GRECO concludeert dat aanbeveling v naar tevredenheid is geïmplementeerd. De aanbeveling gaat over de invoering van een verplichting om ad hoc melding te doen van een ontstane situatie waarin sprake is van belangenverstrengeling. GRECO concludeert dat de nieuwe gedragscode voor bewindspersonen een verplichting bevat om situaties van belangenverstrengeling direct te melden als deze zich voordoen. Politieke assistenten zijn overeenkomstig de Gedragscode Integriteit Rijk eveneens verplicht gevallen van belangenverstrengeling te melden als deze zich voordoen. Derhalve is GRECO van mening dat is voldaan aan de aanbeveling. Het kabinet onderschrijft dit en is verheugd dat deze aanbeveling van GRECO nu naar tevredenheid is geïmplementeerd.

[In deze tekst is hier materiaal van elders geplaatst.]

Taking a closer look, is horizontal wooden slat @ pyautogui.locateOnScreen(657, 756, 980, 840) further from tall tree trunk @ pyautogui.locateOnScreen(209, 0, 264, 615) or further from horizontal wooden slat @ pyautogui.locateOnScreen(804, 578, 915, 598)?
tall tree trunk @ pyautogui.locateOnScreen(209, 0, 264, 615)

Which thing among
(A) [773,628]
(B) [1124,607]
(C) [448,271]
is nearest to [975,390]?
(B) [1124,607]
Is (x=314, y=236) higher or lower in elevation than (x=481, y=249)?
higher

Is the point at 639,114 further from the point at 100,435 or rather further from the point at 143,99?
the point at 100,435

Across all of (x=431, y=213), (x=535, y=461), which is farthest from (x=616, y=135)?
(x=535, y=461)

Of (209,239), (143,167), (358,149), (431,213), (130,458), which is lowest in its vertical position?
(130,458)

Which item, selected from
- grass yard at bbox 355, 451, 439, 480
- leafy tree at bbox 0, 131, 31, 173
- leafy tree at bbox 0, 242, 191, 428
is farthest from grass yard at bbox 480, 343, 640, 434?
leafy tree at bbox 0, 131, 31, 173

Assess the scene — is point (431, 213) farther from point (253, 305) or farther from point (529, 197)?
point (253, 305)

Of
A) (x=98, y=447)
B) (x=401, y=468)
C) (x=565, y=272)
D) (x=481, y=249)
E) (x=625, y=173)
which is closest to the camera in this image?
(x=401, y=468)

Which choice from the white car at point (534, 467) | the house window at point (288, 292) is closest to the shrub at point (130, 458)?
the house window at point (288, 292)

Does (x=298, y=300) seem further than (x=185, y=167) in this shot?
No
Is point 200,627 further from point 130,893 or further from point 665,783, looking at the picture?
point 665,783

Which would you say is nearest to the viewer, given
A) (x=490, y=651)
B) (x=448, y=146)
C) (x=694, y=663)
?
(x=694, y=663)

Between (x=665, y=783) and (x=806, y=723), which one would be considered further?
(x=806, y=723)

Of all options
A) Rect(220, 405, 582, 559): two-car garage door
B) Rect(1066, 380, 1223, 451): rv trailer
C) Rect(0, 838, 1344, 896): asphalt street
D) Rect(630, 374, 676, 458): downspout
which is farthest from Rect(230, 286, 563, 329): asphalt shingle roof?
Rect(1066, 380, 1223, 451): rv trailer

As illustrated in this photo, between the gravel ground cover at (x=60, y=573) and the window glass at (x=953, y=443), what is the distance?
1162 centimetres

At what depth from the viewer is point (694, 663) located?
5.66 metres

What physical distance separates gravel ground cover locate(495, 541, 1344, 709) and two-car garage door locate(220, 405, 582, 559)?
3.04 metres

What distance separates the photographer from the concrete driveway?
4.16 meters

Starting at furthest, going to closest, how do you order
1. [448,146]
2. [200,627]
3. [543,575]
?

De zesde aanbeveling gaat over het stellen van algemene regels over beperkingen bij de aanvaarding van vervolgfuncties. GRECO constateert met tevredenheid dat er onlangs verschillende maatregelen zijn aangekondigd om vervolgfuncties van voormalige bewindspersonen wettelijk te regelen. Hoewel de maatregelen onderweg zijn, concludeert GRECO dat deze nog niet in werking zijn getreden en daarom acht GRECO deze maatregel als deels geïmplementeerd. Het wetsvoorstel regels gewezen bewindspersonen is voor afgelopen zomer voor advies aan de Raad van State voorgelegd. Het wetsvoorstel betreft onder andere het codificeren van het bestaande lobbyverbod. Daarnaast is het voornemen om met dit wetsvoorstel gewezen bewindspersonen te verplichten om gedurende een afkoelperiode van twee jaar na het ontslag niet in dienst te treden bij het voormalige ministerie of een ander ministerie voor zover het gaat om aanpalende beleidsterreinen, geen commerciële opdrachten daar te aanvaarden en onafhankelijk advies te vragen over de toelaatbaarheid van een vervolgfunctie in de private sector.Zoals reeds benoemd bij de eerste aanbeveling is het kabinet nog in afwachting van het advies van de Raad van State, maar streeft ernaar om het wetsvoorstel nog dit kalenderjaar in te dienen bij uw Kamer.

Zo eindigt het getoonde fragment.